Verwerfung eines Antrags auf Gegenstandswertfestsetzung im Verfassungsbeschwerdeverfahren - kein Rechtsschutzbedürfnis mangels Gründen für eine Überschreitung des Mindestwertes iSd § 37 Abs 2 S 2 RVG
KI-Zusammenfassung
Der Antragsteller begehrte die gerichtliche Festsetzung des Gegenstandswerts im Verfassungsbeschwerdeverfahren. Das Gericht prüfte, ob ein Rechtsschutzbedürfnis für die Festsetzung eines über den gesetzlichen Mindestgegenstandswert von 5.000 Euro hinausgehenden Werts besteht. Das BVerfG verwirft den Antrag, weil die Beschwerde nicht zur Entscheidung angenommen wurde und keine Umstände dargetan sind, die einen höheren Gegenstandswert rechtfertigen.
Ausgang: Antrag auf Festsetzung des Gegenstandswerts mangels Rechtsschutzbedürfnis verworfen
Abstrakte Rechtssätze
Für die gerichtliche Festsetzung des Gegenstandswerts im Verfahren der Verfassungsbeschwerde ist ein Rechtsschutzbedürfnis erforderlich.
§ 37 Abs. 2 Satz 2 RVG legt einen Mindestgegenstandswert von 5.000 Euro für das Verfahren der Verfassungsbeschwerde fest; eine Überschreitung dieses Betrags bedarf besonderer, darzulegender Gründe.
Wenn eine Verfassungsbeschwerde nicht zur Entscheidung angenommen wird (etwa wegen Unzulässigkeit mangels Betroffenheit), rechtfertigt dies regelmäßig nicht die Festsetzung eines über den Mindestwert hinausgehenden Gegenstandswerts.
Der Antragsteller muss konkrete Anhaltspunkte vortragen, die eine Festsetzung des Gegenstandswerts über den gesetzlichen Mindestbetrag hinaus rechtfertigen; bloße Rügen ohne substantiierte Gründe genügen nicht.
Vorinstanzen
vorgehend BVerfG, 3. Dezember 2020, Az: 1 BvR 2321/20, Nichtannahmebeschluss
Tenor
Der Antrag auf Festsetzung des Gegenstandswerts wird verworfen.
Gründe
Der Antrag auf Festsetzung des Gegenstandswerts wird verworfen, weil für die gerichtliche Festsetzung des Gegenstandswerts kein Rechtsschutzbedürfnis besteht.

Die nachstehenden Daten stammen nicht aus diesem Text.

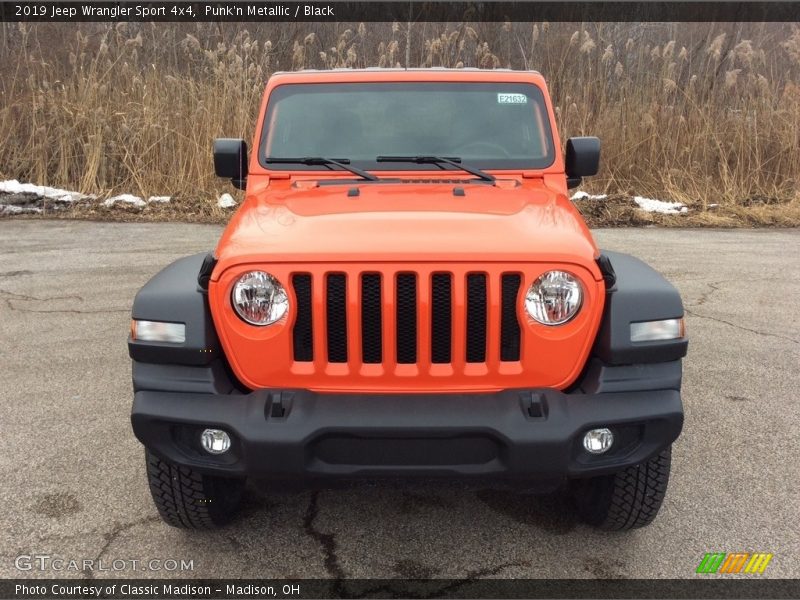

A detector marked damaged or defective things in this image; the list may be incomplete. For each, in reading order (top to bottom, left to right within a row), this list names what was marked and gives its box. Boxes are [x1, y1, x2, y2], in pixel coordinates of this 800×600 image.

cracked pavement [0, 221, 796, 580]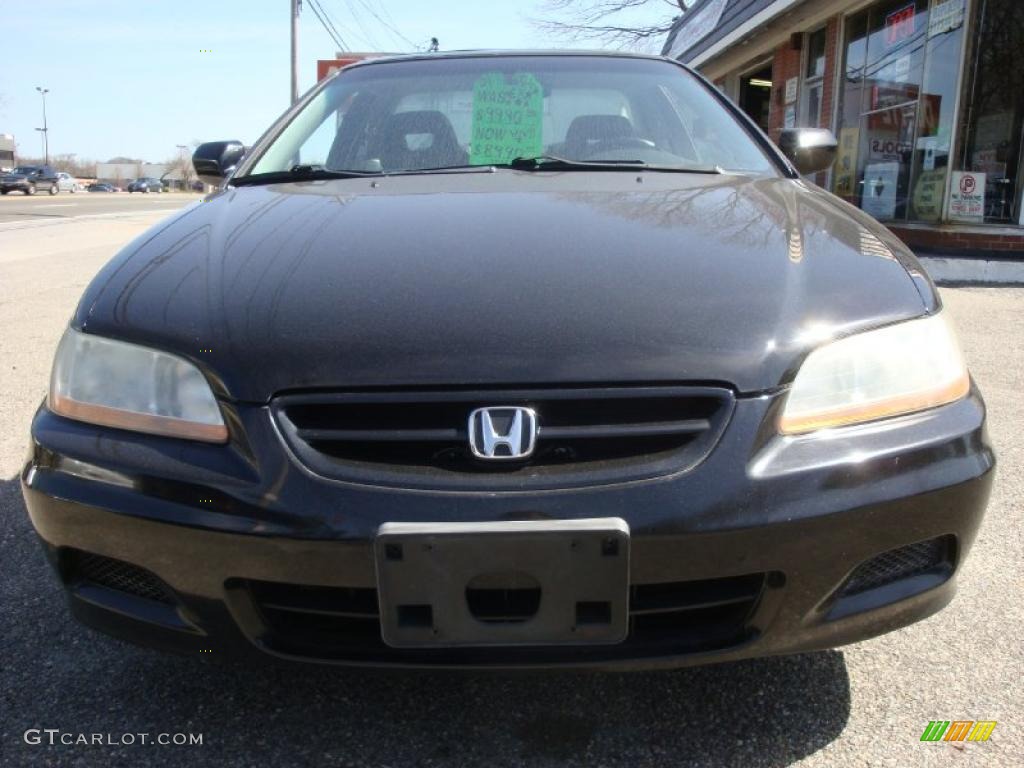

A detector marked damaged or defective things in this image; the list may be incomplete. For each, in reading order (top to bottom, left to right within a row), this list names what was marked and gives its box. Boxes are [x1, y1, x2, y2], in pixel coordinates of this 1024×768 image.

missing front license plate [376, 516, 628, 648]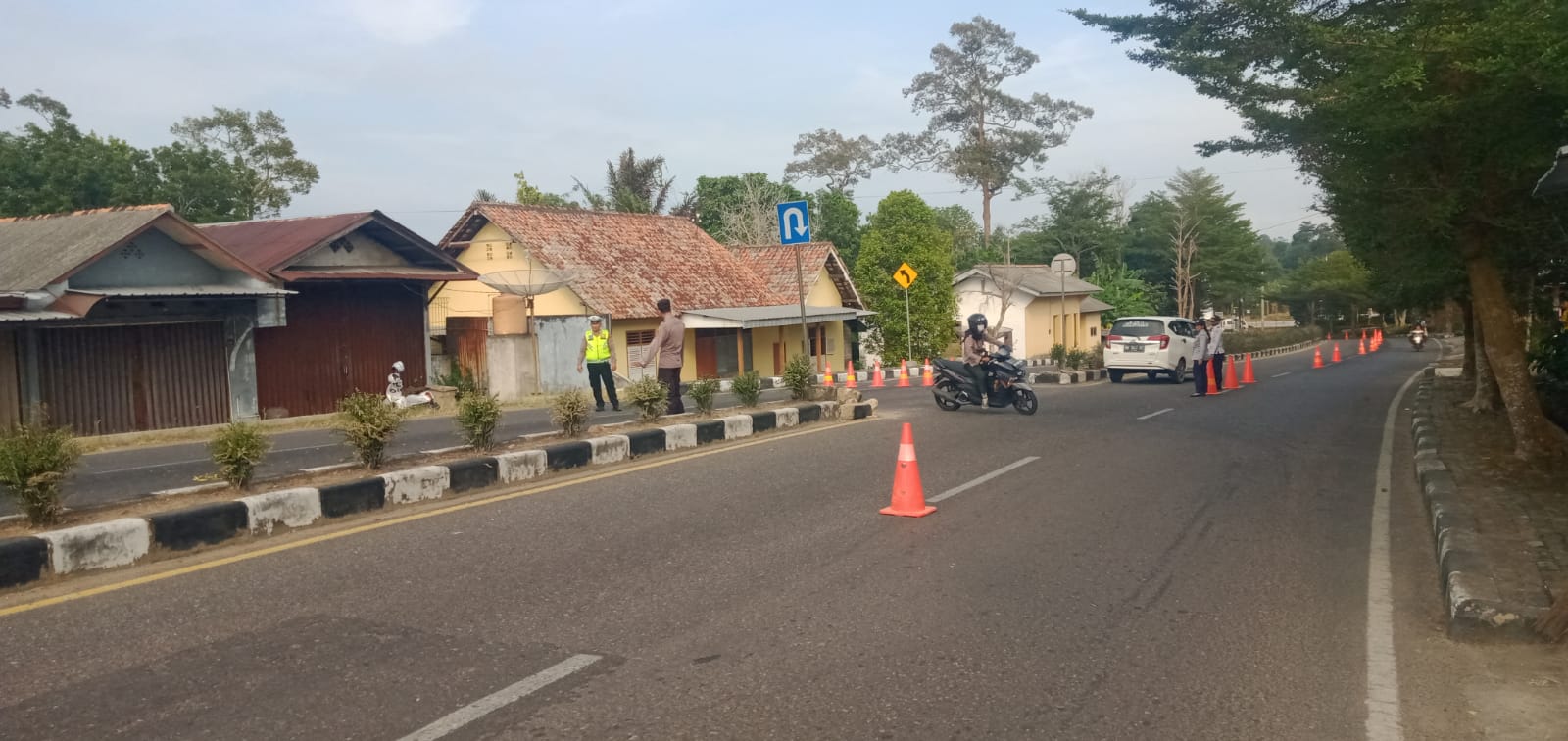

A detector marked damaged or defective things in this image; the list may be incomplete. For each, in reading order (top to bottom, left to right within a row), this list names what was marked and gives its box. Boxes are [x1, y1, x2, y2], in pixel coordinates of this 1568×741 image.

rusty metal roof [439, 202, 780, 319]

Gemäß § 37 Abs. 2 Satz 2 RVG beträgt der Mindestgegenstandswert im Verfahren der Verfassungsbeschwerde 5.000 Euro. Ein höherer Gegenstandswert kommt in Fällen, in denen eine Verfassungsbeschwerde nicht zur Entscheidung angenommen worden ist, regelmäßig nicht in Betracht (vgl. BVerfGE 79, 365 <369>). Der vorliegende Fall bietet keinen Anlass, von dieser Regel abzuweichen. Die Verfassungsbeschwerde wurde nicht zur Entscheidung angenommen, weil sie in Ermangelung einer Darlegung der eigenen Betroffenheit bereits unzulässig war. Über sie wurde damit inhaltlich nicht befunden. Anhaltspunkte, die es gleichwohl rechtfertigen könnten, einen über den gesetzlichen Mindestbetrag hinausgehenden Gegenstandswert festzusetzen, wurden mit der Antragsbegründung nicht dargetan und sind auch sonst nicht ersichtlich (vgl. dazu BVerfG, Beschluss des Zweiten Senats vom 25. Mai 1999 - 2 BvR 1790/94 -, Rn. 2 f.).